**** Input
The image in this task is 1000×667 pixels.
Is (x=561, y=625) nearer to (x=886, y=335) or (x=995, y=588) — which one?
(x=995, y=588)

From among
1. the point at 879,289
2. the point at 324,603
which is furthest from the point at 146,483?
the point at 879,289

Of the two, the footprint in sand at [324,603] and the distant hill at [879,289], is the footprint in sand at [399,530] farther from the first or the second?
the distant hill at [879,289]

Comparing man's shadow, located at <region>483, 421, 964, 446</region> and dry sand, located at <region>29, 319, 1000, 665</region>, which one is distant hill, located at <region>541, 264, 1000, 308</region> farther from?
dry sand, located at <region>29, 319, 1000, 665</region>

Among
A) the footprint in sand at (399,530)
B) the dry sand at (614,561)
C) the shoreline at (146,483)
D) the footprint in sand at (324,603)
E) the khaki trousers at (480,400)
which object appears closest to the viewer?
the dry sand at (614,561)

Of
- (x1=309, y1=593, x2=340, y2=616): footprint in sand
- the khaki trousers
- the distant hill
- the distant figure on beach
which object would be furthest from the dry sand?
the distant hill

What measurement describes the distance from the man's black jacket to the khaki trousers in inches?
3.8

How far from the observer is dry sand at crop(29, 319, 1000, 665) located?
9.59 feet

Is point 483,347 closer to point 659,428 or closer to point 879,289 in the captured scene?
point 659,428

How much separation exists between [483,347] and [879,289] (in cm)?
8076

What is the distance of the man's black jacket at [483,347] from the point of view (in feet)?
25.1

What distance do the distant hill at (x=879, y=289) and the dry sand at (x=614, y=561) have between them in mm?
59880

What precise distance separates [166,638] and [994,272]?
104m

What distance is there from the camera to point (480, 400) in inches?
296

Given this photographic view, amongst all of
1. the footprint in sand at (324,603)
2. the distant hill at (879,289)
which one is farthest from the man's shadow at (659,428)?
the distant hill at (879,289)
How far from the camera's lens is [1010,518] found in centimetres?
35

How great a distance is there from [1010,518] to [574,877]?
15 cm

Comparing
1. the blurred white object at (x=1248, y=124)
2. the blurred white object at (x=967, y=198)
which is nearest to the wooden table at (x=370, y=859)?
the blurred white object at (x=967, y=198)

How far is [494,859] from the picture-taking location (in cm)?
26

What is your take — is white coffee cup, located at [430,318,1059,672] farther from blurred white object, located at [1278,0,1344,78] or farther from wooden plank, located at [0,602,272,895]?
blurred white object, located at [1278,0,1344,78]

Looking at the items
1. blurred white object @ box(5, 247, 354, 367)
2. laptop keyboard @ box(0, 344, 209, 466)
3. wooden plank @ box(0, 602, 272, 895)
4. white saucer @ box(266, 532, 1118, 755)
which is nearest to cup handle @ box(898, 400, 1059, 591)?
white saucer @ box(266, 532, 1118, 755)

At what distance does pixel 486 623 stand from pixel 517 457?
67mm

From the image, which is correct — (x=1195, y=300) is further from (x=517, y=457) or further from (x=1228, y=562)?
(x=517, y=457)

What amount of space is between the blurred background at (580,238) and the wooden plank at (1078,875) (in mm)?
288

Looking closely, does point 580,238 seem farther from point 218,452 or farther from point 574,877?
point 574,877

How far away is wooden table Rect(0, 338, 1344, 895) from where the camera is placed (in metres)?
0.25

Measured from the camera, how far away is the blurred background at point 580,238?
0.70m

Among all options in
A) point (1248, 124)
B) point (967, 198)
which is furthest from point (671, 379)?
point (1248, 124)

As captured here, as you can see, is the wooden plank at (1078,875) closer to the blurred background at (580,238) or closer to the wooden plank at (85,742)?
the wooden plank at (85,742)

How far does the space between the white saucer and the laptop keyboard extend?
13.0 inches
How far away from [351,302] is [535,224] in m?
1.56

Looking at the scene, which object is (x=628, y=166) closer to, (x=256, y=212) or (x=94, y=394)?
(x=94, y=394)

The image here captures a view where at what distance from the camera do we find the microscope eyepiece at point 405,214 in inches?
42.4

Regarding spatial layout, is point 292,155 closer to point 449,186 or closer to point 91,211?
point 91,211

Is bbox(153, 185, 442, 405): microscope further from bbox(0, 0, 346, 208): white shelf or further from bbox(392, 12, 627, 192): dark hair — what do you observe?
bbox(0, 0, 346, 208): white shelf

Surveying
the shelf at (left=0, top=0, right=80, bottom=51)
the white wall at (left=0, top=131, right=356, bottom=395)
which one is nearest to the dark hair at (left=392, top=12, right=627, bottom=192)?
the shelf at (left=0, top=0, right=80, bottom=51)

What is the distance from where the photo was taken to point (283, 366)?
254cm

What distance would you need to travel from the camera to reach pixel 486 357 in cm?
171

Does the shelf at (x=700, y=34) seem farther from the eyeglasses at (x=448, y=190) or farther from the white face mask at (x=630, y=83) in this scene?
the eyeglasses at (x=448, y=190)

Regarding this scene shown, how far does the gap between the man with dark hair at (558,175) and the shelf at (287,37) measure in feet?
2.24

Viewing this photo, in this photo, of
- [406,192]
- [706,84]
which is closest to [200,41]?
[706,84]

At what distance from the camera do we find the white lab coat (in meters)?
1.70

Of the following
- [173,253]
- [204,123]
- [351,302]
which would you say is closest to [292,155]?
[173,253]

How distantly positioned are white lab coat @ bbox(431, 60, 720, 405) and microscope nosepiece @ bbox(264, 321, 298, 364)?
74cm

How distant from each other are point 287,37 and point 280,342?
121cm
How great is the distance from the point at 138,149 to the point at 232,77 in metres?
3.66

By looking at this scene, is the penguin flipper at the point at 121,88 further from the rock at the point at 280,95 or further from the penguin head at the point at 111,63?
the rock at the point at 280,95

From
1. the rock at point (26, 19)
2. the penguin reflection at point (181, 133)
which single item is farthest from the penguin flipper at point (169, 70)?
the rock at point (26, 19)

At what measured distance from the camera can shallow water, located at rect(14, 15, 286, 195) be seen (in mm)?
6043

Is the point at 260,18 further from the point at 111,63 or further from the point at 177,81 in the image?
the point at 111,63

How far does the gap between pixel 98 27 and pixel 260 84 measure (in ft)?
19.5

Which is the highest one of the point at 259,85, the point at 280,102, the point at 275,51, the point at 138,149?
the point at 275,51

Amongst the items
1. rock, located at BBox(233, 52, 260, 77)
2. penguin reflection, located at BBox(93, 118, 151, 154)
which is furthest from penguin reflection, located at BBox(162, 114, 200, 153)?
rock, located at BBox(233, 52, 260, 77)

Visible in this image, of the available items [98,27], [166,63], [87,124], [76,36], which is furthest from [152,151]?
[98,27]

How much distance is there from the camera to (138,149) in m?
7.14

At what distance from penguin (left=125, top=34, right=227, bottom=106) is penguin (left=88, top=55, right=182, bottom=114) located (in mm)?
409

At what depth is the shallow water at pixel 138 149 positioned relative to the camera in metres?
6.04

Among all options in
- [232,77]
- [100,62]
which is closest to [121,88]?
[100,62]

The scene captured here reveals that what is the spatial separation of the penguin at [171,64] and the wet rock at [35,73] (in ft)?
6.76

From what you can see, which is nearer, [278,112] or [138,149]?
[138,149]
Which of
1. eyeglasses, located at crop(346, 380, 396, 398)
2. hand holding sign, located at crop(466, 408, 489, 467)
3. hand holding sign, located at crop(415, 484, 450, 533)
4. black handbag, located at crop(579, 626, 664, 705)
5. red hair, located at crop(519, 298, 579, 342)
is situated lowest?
********
# The task:
Print all of the entries again, exactly as written.

# Solution for this task:
The image in this task is 1000×667 pixels.
Is (x=561, y=625) nearer to (x=886, y=335) or (x=995, y=588) — which one?
(x=995, y=588)

From among
1. the point at 879,289
2. the point at 324,603
which is furthest from the point at 146,483?
the point at 879,289

Of the two, the footprint in sand at [324,603] and the distant hill at [879,289], is the footprint in sand at [399,530] farther from the first or the second?
the distant hill at [879,289]

Comparing man's shadow, located at <region>483, 421, 964, 446</region> and dry sand, located at <region>29, 319, 1000, 665</region>, which one is distant hill, located at <region>541, 264, 1000, 308</region> farther from?
dry sand, located at <region>29, 319, 1000, 665</region>

Among
A) the footprint in sand at (399,530)
B) the dry sand at (614,561)
C) the shoreline at (146,483)
D) the footprint in sand at (324,603)
E) the khaki trousers at (480,400)
which object appears closest to the viewer?
the dry sand at (614,561)

Of
- (x1=309, y1=593, x2=340, y2=616): footprint in sand
- the khaki trousers
- the distant hill
- the distant figure on beach
which object would be furthest from the dry sand?
the distant hill

What measurement describes the distance from the man's black jacket to the khaki trousers in inches?
3.8

How far from the observer is dry sand at crop(29, 319, 1000, 665) located?
9.59 feet

Is point 483,347 closer to point 659,428 or closer to point 879,289 in the captured scene?
point 659,428

How much separation exists between [483,347] and [879,289] (in cm)?
8076

What is the distance of the man's black jacket at [483,347] from the point of view (in feet)?
25.1

What distance do the distant hill at (x=879, y=289) and the dry sand at (x=614, y=561) have between them in mm?
59880

What precise distance separates [166,638] and [994,272]?
104m

What distance is there from the camera to point (480, 400) in inches?
296

Given this photographic view, amongst all of
1. the footprint in sand at (324,603)
2. the distant hill at (879,289)
which one is farthest from the man's shadow at (659,428)?
the distant hill at (879,289)
How far from the camera's lens is [1010,518] found in centimetres?
35

How great a distance is there from [1010,518] to [574,877]?
15 cm

Comparing
1. the blurred white object at (x=1248, y=124)
2. the blurred white object at (x=967, y=198)
which is nearest to the wooden table at (x=370, y=859)?
the blurred white object at (x=967, y=198)

How far is [494,859] from the picture-taking location (in cm)?
26

What is your take — is white coffee cup, located at [430,318,1059,672] farther from blurred white object, located at [1278,0,1344,78] or farther from wooden plank, located at [0,602,272,895]?
blurred white object, located at [1278,0,1344,78]

Looking at the items
1. blurred white object @ box(5, 247, 354, 367)
2. laptop keyboard @ box(0, 344, 209, 466)
3. wooden plank @ box(0, 602, 272, 895)
4. white saucer @ box(266, 532, 1118, 755)
which is nearest to cup handle @ box(898, 400, 1059, 591)?
white saucer @ box(266, 532, 1118, 755)

At what distance does pixel 486 623 stand from pixel 517 457?
67mm

From the image, which is correct — (x=1195, y=300) is further from (x=517, y=457) or further from (x=1228, y=562)?
(x=517, y=457)

What amount of space is between the blurred background at (580,238) and the wooden plank at (1078,875) (in mm)?
288

Looking closely, does point 580,238 seem farther from point 218,452 or farther from point 574,877?
point 574,877

How far away is wooden table Rect(0, 338, 1344, 895) from where the camera is placed (in metres)?
0.25

Measured from the camera, how far away is the blurred background at point 580,238?
0.70m

Among all options in
A) point (1248, 124)
B) point (967, 198)
which is furthest from point (671, 379)?
point (1248, 124)

As captured here, as you can see, is the wooden plank at (1078,875) closer to the blurred background at (580,238) or closer to the wooden plank at (85,742)?
the wooden plank at (85,742)

How far does the space between the white saucer and the laptop keyboard extend?
13.0 inches
How far away from [351,302] is [535,224] in m?
1.56

Looking at the scene, which object is (x=628, y=166) closer to, (x=256, y=212) or (x=94, y=394)?
(x=94, y=394)

The image here captures a view where at what distance from the camera do we find the microscope eyepiece at point 405,214 in inches?
42.4

Regarding spatial layout, is point 292,155 closer to point 449,186 or closer to point 91,211?
point 91,211

Is bbox(153, 185, 442, 405): microscope further from bbox(0, 0, 346, 208): white shelf or further from bbox(392, 12, 627, 192): dark hair — what do you observe?
bbox(0, 0, 346, 208): white shelf

Surveying
the shelf at (left=0, top=0, right=80, bottom=51)
the white wall at (left=0, top=131, right=356, bottom=395)
which one is nearest to the dark hair at (left=392, top=12, right=627, bottom=192)?
the shelf at (left=0, top=0, right=80, bottom=51)

What is the distance from where the photo was taken to point (283, 366)?
254cm

What distance would you need to travel from the camera to reach pixel 486 357 in cm?
171

Does the shelf at (x=700, y=34) seem farther from the eyeglasses at (x=448, y=190) or farther from the white face mask at (x=630, y=83) in this scene?
the eyeglasses at (x=448, y=190)

Regarding this scene shown, how far does the gap between the man with dark hair at (558,175) and the shelf at (287,37) measure in feet?
2.24

Viewing this photo, in this photo, of
- [406,192]
- [706,84]
which is closest to [200,41]?
[706,84]

At what distance from the camera do we find the white lab coat (in meters)?
1.70

Of the following
- [173,253]
- [204,123]
- [351,302]
which would you say is closest to [292,155]?
[173,253]

How distantly positioned are white lab coat @ bbox(431, 60, 720, 405) and microscope nosepiece @ bbox(264, 321, 298, 364)?
74cm

How distant from each other are point 287,37 and point 280,342?
121cm
How great is the distance from the point at 138,149 to the point at 232,77 in metres?
3.66

By looking at this scene, is the penguin flipper at the point at 121,88 further from the rock at the point at 280,95 or further from the penguin head at the point at 111,63?
the rock at the point at 280,95

From
1. the rock at point (26, 19)
2. the penguin reflection at point (181, 133)
which single item is farthest from the penguin flipper at point (169, 70)?
the rock at point (26, 19)

At what measured distance from the camera can shallow water, located at rect(14, 15, 286, 195) be seen (in mm)?
6043

Is the point at 260,18 further from the point at 111,63 or further from the point at 177,81 in the image?
the point at 111,63

How far does the gap between pixel 98 27 and pixel 260 84 measure (in ft)?
19.5

Which is the highest one of the point at 259,85, the point at 280,102, the point at 275,51, the point at 138,149?
the point at 275,51

Amongst the items
1. rock, located at BBox(233, 52, 260, 77)
2. penguin reflection, located at BBox(93, 118, 151, 154)
which is furthest from penguin reflection, located at BBox(162, 114, 200, 153)?
rock, located at BBox(233, 52, 260, 77)

Visible in this image, of the available items [98,27], [166,63], [87,124], [76,36], which is furthest from [152,151]?
[98,27]

How much distance is there from the camera to (138,149) in m?
7.14

At what distance from penguin (left=125, top=34, right=227, bottom=106) is penguin (left=88, top=55, right=182, bottom=114) located (in mm)?
409

At what depth is the shallow water at pixel 138 149 positioned relative to the camera in metres?
6.04

Among all options in
- [232,77]
- [100,62]
which is closest to [121,88]?
[100,62]

The scene captured here reveals that what is the spatial separation of the penguin at [171,64] and the wet rock at [35,73] (in ft)?
6.76

From what you can see, which is nearer, [278,112] or [138,149]?
[138,149]
Which of
1. eyeglasses, located at crop(346, 380, 396, 398)
2. hand holding sign, located at crop(466, 408, 489, 467)
3. hand holding sign, located at crop(415, 484, 450, 533)
4. black handbag, located at crop(579, 626, 664, 705)
5. red hair, located at crop(519, 298, 579, 342)
is situated lowest?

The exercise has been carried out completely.